» Exercise goal: The data must be written out once more, precisely as given.

» Data provided:

--- --- ---

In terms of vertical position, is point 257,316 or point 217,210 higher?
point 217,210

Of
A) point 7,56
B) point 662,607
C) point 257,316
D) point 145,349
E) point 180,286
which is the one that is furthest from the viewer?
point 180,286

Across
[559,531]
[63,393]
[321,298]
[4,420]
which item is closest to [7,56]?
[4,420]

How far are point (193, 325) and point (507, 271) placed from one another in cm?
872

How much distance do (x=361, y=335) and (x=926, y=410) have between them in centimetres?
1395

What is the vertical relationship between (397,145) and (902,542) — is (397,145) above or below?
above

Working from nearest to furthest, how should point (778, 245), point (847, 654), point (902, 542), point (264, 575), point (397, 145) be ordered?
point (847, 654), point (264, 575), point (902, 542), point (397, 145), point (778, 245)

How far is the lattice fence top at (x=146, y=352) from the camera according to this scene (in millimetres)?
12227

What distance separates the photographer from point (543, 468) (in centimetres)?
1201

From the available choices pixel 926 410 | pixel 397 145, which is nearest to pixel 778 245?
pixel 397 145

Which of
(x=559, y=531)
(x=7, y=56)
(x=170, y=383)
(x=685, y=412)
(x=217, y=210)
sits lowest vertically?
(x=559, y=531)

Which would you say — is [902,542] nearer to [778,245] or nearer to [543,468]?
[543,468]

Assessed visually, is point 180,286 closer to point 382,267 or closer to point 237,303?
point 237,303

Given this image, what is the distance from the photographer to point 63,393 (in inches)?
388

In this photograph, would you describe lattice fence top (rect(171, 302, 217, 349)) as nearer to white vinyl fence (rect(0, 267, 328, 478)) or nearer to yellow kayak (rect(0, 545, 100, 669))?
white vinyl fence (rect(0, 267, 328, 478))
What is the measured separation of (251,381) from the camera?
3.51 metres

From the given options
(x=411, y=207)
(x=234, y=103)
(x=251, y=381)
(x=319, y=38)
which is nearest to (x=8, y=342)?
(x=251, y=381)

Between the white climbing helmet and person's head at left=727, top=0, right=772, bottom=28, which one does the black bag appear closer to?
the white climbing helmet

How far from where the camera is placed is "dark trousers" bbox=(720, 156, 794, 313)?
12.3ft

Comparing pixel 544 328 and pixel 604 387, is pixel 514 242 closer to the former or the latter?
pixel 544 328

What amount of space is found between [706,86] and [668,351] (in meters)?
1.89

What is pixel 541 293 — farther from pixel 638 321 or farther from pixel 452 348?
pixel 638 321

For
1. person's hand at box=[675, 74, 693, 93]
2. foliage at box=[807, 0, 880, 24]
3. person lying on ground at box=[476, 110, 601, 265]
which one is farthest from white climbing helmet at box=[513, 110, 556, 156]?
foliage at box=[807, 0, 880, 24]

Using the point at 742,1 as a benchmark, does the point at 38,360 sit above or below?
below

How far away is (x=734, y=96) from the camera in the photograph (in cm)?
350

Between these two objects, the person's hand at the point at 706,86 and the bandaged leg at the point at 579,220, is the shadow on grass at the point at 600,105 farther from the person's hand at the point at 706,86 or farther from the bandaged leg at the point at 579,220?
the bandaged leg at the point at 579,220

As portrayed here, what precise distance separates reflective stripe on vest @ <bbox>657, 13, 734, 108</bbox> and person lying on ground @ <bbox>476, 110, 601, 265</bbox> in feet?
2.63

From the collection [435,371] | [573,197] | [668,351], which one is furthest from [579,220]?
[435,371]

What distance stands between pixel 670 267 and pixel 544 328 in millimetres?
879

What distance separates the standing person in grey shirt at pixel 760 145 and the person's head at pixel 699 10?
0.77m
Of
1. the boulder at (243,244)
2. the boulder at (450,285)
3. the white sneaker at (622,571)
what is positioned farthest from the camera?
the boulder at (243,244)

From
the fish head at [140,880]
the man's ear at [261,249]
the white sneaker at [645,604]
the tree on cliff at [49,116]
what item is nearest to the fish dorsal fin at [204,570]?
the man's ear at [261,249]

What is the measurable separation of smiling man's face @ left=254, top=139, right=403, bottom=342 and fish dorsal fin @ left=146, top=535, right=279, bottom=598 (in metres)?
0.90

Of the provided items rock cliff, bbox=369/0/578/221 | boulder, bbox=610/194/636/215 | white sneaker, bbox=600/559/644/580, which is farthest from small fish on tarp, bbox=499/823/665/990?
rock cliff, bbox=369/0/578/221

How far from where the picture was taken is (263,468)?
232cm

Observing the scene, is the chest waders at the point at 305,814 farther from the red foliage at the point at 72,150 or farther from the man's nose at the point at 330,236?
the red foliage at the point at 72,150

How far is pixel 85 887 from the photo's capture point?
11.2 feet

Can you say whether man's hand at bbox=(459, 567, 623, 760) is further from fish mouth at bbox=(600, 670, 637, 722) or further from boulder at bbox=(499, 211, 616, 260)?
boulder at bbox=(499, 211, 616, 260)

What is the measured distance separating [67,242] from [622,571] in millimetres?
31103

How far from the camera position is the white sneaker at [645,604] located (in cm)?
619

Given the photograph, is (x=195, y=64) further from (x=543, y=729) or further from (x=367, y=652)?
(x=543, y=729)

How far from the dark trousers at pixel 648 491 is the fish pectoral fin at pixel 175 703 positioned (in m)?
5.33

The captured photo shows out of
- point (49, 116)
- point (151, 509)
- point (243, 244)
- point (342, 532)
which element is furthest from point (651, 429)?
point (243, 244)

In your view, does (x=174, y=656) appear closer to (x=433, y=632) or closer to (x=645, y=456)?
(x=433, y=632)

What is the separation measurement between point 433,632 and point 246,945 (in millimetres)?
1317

--- --- ---

» Result of the exercise:
In terms of vertical position, is point 257,316 or point 217,210 higher?
point 217,210

Of
A) point 7,56
B) point 662,607
C) point 257,316
D) point 145,349
E) point 180,286
which is the one that is furthest from the viewer?
point 180,286

Across
[559,531]
[63,393]
[321,298]
[4,420]
which item is closest to [7,56]?
[4,420]

How far are point (193, 325) and point (507, 271) placed from one another in cm?
872

How much distance do (x=361, y=335) and (x=926, y=410) have between them in centimetres?
1395

What is the vertical relationship between (397,145) and (902,542) — is (397,145) above or below?
above

Working from nearest to furthest, how should point (778, 245), point (847, 654), point (902, 542), point (264, 575), point (397, 145) be ordered?
point (847, 654), point (264, 575), point (902, 542), point (397, 145), point (778, 245)

How far is the lattice fence top at (x=146, y=352) from the camera according to this scene (in millimetres)?
12227

What distance separates the photographer from point (543, 468) (in centimetres)?
1201

From the available choices pixel 926 410 | pixel 397 145, which is nearest to pixel 778 245?
pixel 397 145

Which of
(x=559, y=531)
(x=7, y=56)
(x=170, y=383)
(x=685, y=412)
(x=217, y=210)
sits lowest vertically?
(x=559, y=531)

Which would you say — is [902,542] nearer to [778,245] or nearer to [543,468]?
[543,468]

Assessed visually, is point 180,286 closer to point 382,267 or closer to point 237,303?
point 237,303

Given this image, what is the distance from the photographer to point 63,393 (in inches)?
388

In this photograph, would you describe lattice fence top (rect(171, 302, 217, 349)) as nearer to white vinyl fence (rect(0, 267, 328, 478)) or nearer to yellow kayak (rect(0, 545, 100, 669))?
white vinyl fence (rect(0, 267, 328, 478))
What is the measured separation of (251,381) from the camera?
3.51 metres

From the given options
(x=411, y=207)
(x=234, y=103)
(x=251, y=381)
(x=319, y=38)
which is nearest to (x=8, y=342)?
(x=251, y=381)

Between the white climbing helmet and person's head at left=727, top=0, right=772, bottom=28, which one does the black bag appear closer to?
the white climbing helmet

How far from where the camera is placed is "dark trousers" bbox=(720, 156, 794, 313)?
12.3ft

Comparing pixel 544 328 and pixel 604 387, is pixel 514 242 closer to the former or the latter?
pixel 544 328

What amount of space is found between [706,86] and [668,351] (in meters)?
1.89

What is pixel 541 293 — farther from pixel 638 321 or farther from pixel 452 348?
pixel 638 321

For
1. person's hand at box=[675, 74, 693, 93]
2. foliage at box=[807, 0, 880, 24]
3. person lying on ground at box=[476, 110, 601, 265]
which one is farthest from white climbing helmet at box=[513, 110, 556, 156]?
foliage at box=[807, 0, 880, 24]

Using the point at 742,1 as a benchmark, does the point at 38,360 sit above or below?
below

How far away is (x=734, y=96) from the camera in the photograph (in cm)?
350

Between these two objects, the person's hand at the point at 706,86 and the bandaged leg at the point at 579,220, is the shadow on grass at the point at 600,105 farther from the person's hand at the point at 706,86 or farther from the bandaged leg at the point at 579,220?
the bandaged leg at the point at 579,220

As portrayed here, what precise distance separates reflective stripe on vest @ <bbox>657, 13, 734, 108</bbox> and person lying on ground @ <bbox>476, 110, 601, 265</bbox> in feet?
2.63

From the collection [435,371] | [573,197] | [668,351], which one is furthest from [579,220]?
[435,371]

What distance stands between pixel 670 267 and pixel 544 328 in millimetres?
879

What distance separates the standing person in grey shirt at pixel 760 145 and the person's head at pixel 699 10?
0.77m
Of
1. the boulder at (243,244)
2. the boulder at (450,285)
3. the white sneaker at (622,571)
what is positioned farthest from the camera?
the boulder at (243,244)

From
the fish head at [140,880]
the man's ear at [261,249]
the white sneaker at [645,604]
the tree on cliff at [49,116]
what item is nearest to the fish dorsal fin at [204,570]?
the man's ear at [261,249]

What is the measurable separation of smiling man's face @ left=254, top=139, right=403, bottom=342 and fish dorsal fin @ left=146, top=535, right=279, bottom=598 (in metres)?
0.90

Of the provided items rock cliff, bbox=369/0/578/221 | boulder, bbox=610/194/636/215 | white sneaker, bbox=600/559/644/580, which is farthest from small fish on tarp, bbox=499/823/665/990?
rock cliff, bbox=369/0/578/221

How far from where the picture was taken is (263,468)?
232cm

Observing the scene, is the chest waders at the point at 305,814 farther from the red foliage at the point at 72,150 or farther from the man's nose at the point at 330,236?
the red foliage at the point at 72,150

How far is pixel 85 887 from the photo's capture point?
11.2 feet

Can you say whether man's hand at bbox=(459, 567, 623, 760) is further from fish mouth at bbox=(600, 670, 637, 722) or further from boulder at bbox=(499, 211, 616, 260)?
boulder at bbox=(499, 211, 616, 260)

What is the measured distance separating [67,242] from [622,571] in millimetres?
31103

How far from the camera position is the white sneaker at [645,604] located (in cm)?
619

Given the photograph, is (x=195, y=64) further from (x=543, y=729) or further from (x=367, y=652)?
(x=543, y=729)

How far from the dark trousers at pixel 648 491 is the fish pectoral fin at pixel 175 703 positioned (in m)?
5.33

The captured photo shows out of
- point (49, 116)
- point (151, 509)
- point (243, 244)
- point (342, 532)
which element is furthest from point (651, 429)?
point (243, 244)

In your view, does (x=174, y=656) appear closer to (x=433, y=632) or closer to (x=645, y=456)?
(x=433, y=632)

What is the separation measurement between point 433,632 and point 246,945 (in millimetres)?
1317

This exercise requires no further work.